If you read that and feel - ok well, that was just a night where millions of Americans were upset about the candidate they voted for losing the election, those people were just blowing off some steam, there's a 100% chance you're wrong. More from Davidowitz, "In the United States, the word nigger or its plural niggers - was included in roughly the same number of searches as the words migraine(s), economist and Lakers." Hold on let that marinate..... Lakers! The word nigger is searched for just as often as the most popular basketball team in the world. Seth still wasn't done as he continues, "20% of searches with the word nigger also included the word jokes, other common searches included stupid niggers and I hate niggers." And these aren't just people in the south performing millions of these searches. Davidowitz names these regions as having the highest concentration of racist searches: upstate New York, western Pennsylvania, eastern Ohio, Michigan, rural Illinois, West Virginia, southern Louisiana and Mississippi.

When I read these statistics, I felt anger, confusion and confirmation. I say confirmation because if you're young and black you've experienced degrees of what Davidowitz described. However despite your experiences to see it quantified this way is jarring nonetheless.

After reading these statistics and processing my emotions, my next thought took me back to 2012. I could hear my grandfathers words in my ear and I knew this is what he meant all along. Many of the same people Googling racist jokes to tell behind the backs of black co-workers and companions have children.

That child's young inquiring mind could lead them to ask why their new friend at school doesn't look like the other kids in the class? And at that point the same racist individual that perused the internet for nigger jokes gets to shape the paradigm of that young child's mind.

On the flip side a young black child could come home asking their parents that same question. Depending on the experiences and upbringing of those parents they could release a toxic explanation as well, telling my child people that look like his mother and her family are no good.

Too dark for some, too light for others. This was grandpa's concern, and with my impending marriage his words are closer than ever to reality.

What do you do when you have to help someone get through something you've never been through yourself? How can you repair a problem when you don't have the right tools? When I was a kid, if something happened that I didn't understand I could just come home and ask my father. He had been me, he had been exposed to the same type of teasing that came my way, which is more than I can say for my future children. I've never been mixed a day in my life.

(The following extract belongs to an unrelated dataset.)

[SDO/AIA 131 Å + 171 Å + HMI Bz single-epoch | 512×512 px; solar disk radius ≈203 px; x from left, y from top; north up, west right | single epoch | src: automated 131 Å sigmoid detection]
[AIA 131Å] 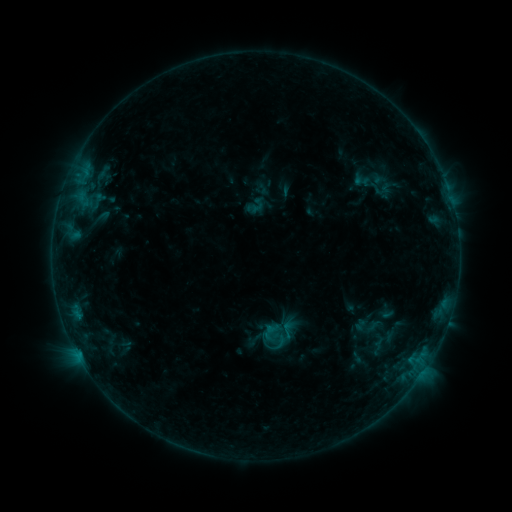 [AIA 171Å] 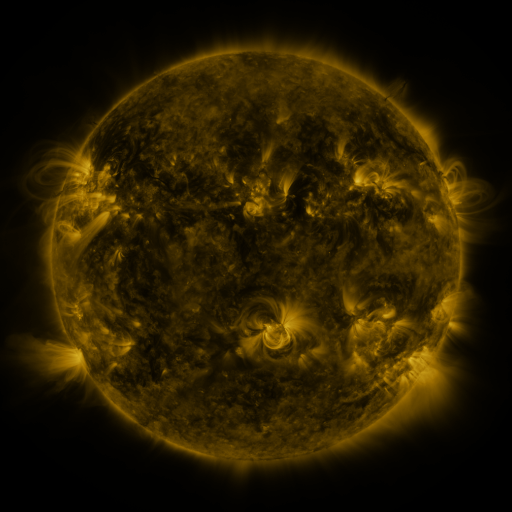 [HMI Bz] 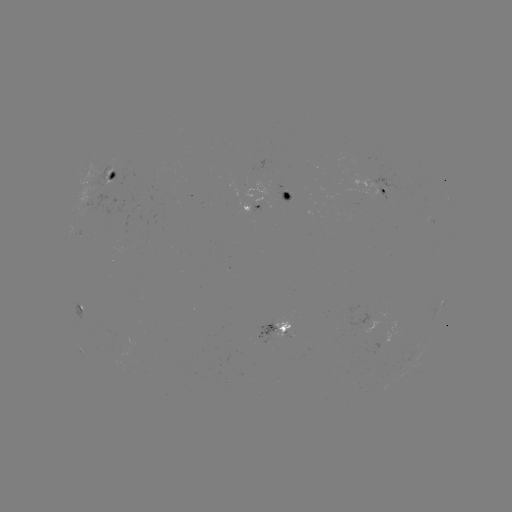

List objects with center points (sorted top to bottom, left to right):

At the end of the day, despite the statistics, despite racism and challenges, we have to focus on what we can control. And for me in this case that will be my future child. It will be my job to instill a sense of awareness and pride. To teach them the importance of equality and respect. That's what I can do with what I have influence over. And for the things I cant control, I'll have to lean on the One who controls all.

When people are at the end of their rope they often fall back on the cliché - all we can do is pray. That phrase portrays prayer as a last hope, a last gasp, the Hail Mary in the - I need to get up out of this situation playbook. That is a gross misrepresentation of the power of prayer. I believe prayer is our best hope and our best option for life's situations. When my wife and I have children I'll depend on it daily, and I'll always remember - "Don't worry about anything; instead, pray about everything. Tell God what you need, and thank him for all he has done. Then you will experience God's peace which exceeds anything we can understand." Peace beyond understanding, on all things, including race relations in America.